Tra  il ’72 e il ’77 la repressione si fa durissima,  gli Stati Uniti sono disposti a mettere a ferro e fuoco il continente latinoamericano pur di arginare il “pericolo rosso” che, nonostante tutti gli sforzi, si va diffondendo sempre di più. Il movimento di ribellione cresce, ma con esso aumentano e si fanno più cruente le violazioni dei diritti umani. E’ di fronte a questo, agli atroci segni di tortura trovati sui cadaveri, che Romero decide di schierarsi contro la repressione.
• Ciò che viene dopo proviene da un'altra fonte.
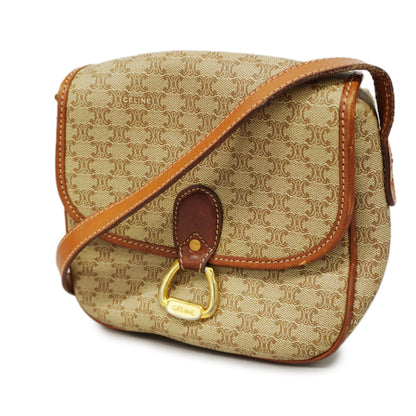 Celine  Macadam Shoulder Bag Women's PVC Beige
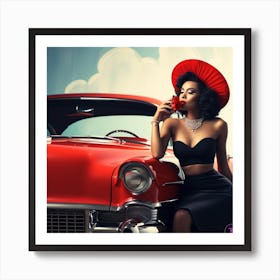 Black Pin-Up Art Print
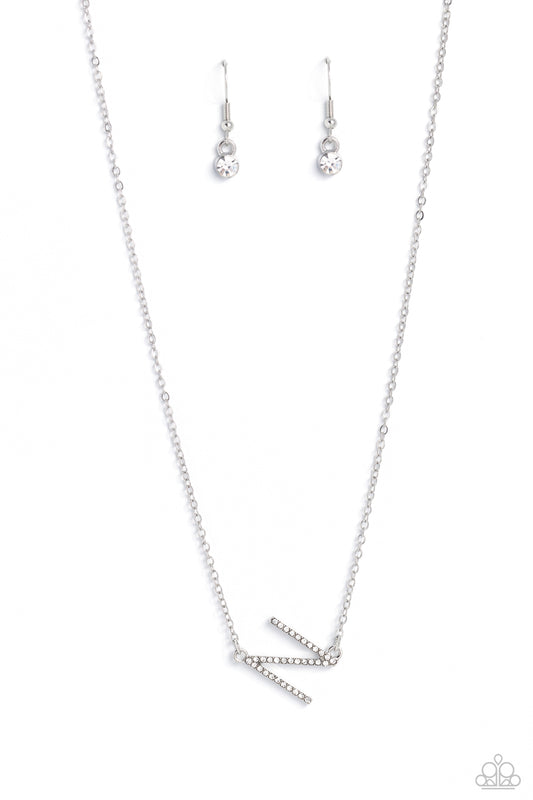 Paparazzi Necklaces - INITIALLY Yours - N - White
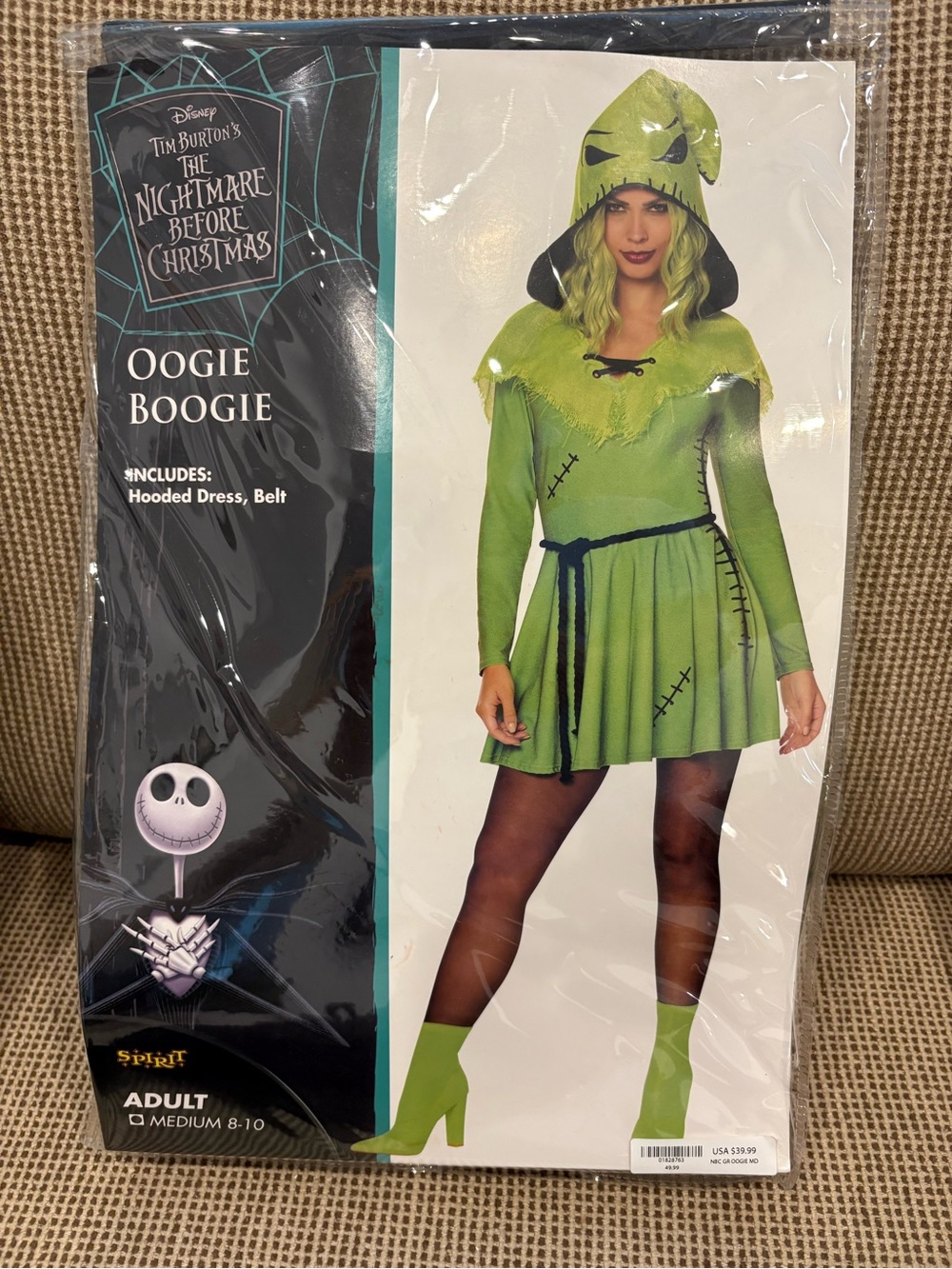 The Nightmare Before Christmas Oogie Boogie women’s Hooded Dress Costume - Green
In lui si fa più presente l’influenza dei teologi della liberazione.

Subito dopo il rovesciamento di Somoza in Nicaragua (19 Luglio) ecco il colpo di stato militare in Salvador, il 15 ottobre 1979. Nel gennaio del 1980 250.000 persone manifestano nel centro della capitale e il fronte rivoluzionario si stringe prima nella  Coordinadora revolucionaria de masas (Crm) e poi nel Fara­bundo Marti per la Libe­ra­zione Nazio­nale (Fmln) – che nel 1981 fallirà il piano rivoluzionario ma continuerà la guerra civile fino alla pace del 1992. Romero si reca in vaticano da Giovanni Paolo II per denunciare le atrocità commesse dagli squadroni della morte, ma la sua denuncia non trova spazio nella “crociata” di Wojtyla contro il comunismo.

Il 24 marzo 1980, dopo aver pronunciato una durissima omelia contro la repressione, Oscar Romero viene assassinato da un sicario agli ordini di Roberto D’Aubuisson, capo del partito di destra Alianza Republicana Nacionalista (Arena).

“Se mi ammazzano, risusciterò nel popolo” aveva detto poco tempo prima di morire. Oggi, con il pontificato di Papa Bergoglio, finalmente abbiamo la consacrazione ufficiale, ma il suo coraggio ha vibrato nei cuori degli ultimi fin da subito, quando dopo la sua morte fu chiamato san Romero d’America, il Santo dei Poveri.

 

Fonti:
Geraldina Collotti, San Romero del Salvador.  su il Manifesto del 21 maggio.